---------- Text section ----------
Where did P3s come from? Are they just Reaganomics painted with the warm bipartisan glow of accountability and grassroots activism? Can P3s be progressive?

In 1988, Lawrence Summers, then a 34 year-old Harvard University Professor, was an adviser of Governor Michael Dukakis in his run for president against Vice President George H. W. Bush. Summers, described himself as an "eclectic Keynesian." P3s were at the heart of this approach.

In an interview with Financial World in 1988, Summers stated his convictions: "I believe in 'leveraged liberalism.'" He went on to explain how, in an era of budget constraints, we could "achieve social objectives with minimal government spending.: This wasn't however just any privatization.

The idea was that government should not tell the private sector how to run public works through service contracts. Rather, the "ideas have to bubble up rather than bubble down." In other words, the government is not there to raise investment dollars. Instead, Summers argued: "Government money should only go where substantial sums of private money are available." With the financial crisis and budget deficits, this off-balance sheet solution to creating public works has come back into fashion.

The language of leveraged liberalism pervades our new approach to creating public goods. There is nothing necessarily wrong with this.
---------- Data block ----------
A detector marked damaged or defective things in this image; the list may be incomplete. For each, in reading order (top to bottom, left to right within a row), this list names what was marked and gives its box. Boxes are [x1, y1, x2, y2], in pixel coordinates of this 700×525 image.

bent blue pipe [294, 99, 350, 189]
----------
Complete the following:
- a) Output the part of the passage on P3s and leveraged liberalism starting with "In 1988, Lawrence" and going on through "of this approach.".
- b) In the passage on P3s and leveraged liberalism, shorten the paragraph that opens "The idea was that government should not tell" while keeping its main facts.
- c) Take the passage on P3s and leveraged liberalism further, picking up after its final sentence.

The replies:
- a)
In 1988, Lawrence Summers, then a 34 year-old Harvard University Professor, was an adviser of Governor Michael Dukakis in his run for president against Vice President George H. W. Bush. Summers, described himself as an "eclectic Keynesian." P3s were at the heart of this approach.

- b) The idea was that government should not use service contracts to direct how the private sector runs public works. Ideas were meant to "bubble up rather than bubble down," and government's job was not to raise investment dollars. As Summers put it, "Government money should only go where substantial sums of private money are available." The financial crisis and budget deficits have brought this off-balance sheet approach to creating public works back into fashion.

- c)
However, the tail should not wag the dog. P3s themselves are not inherently progressive.

Many so-called successes have shut citizens out of decision-making processes, been rife with insider dealings, undermined worker job security, displaced large numbers of people without adequate compensation, been economic disasters, produced projects that privatize benefits while under-producing public goods.

Not all projects have done this, of course. Many have promoted progressive goals. However, more often than not, projects have produced public goods because of effective community-driven campaigns. Project planners have dragged their feet and done much screaming to resist change. To paraphrase Frederick Douglass, P3s, from Illinois to Kuala Lumpur, have conceded nothing without demand.

The yardstick of P3 progressivism must be based upon actual practice.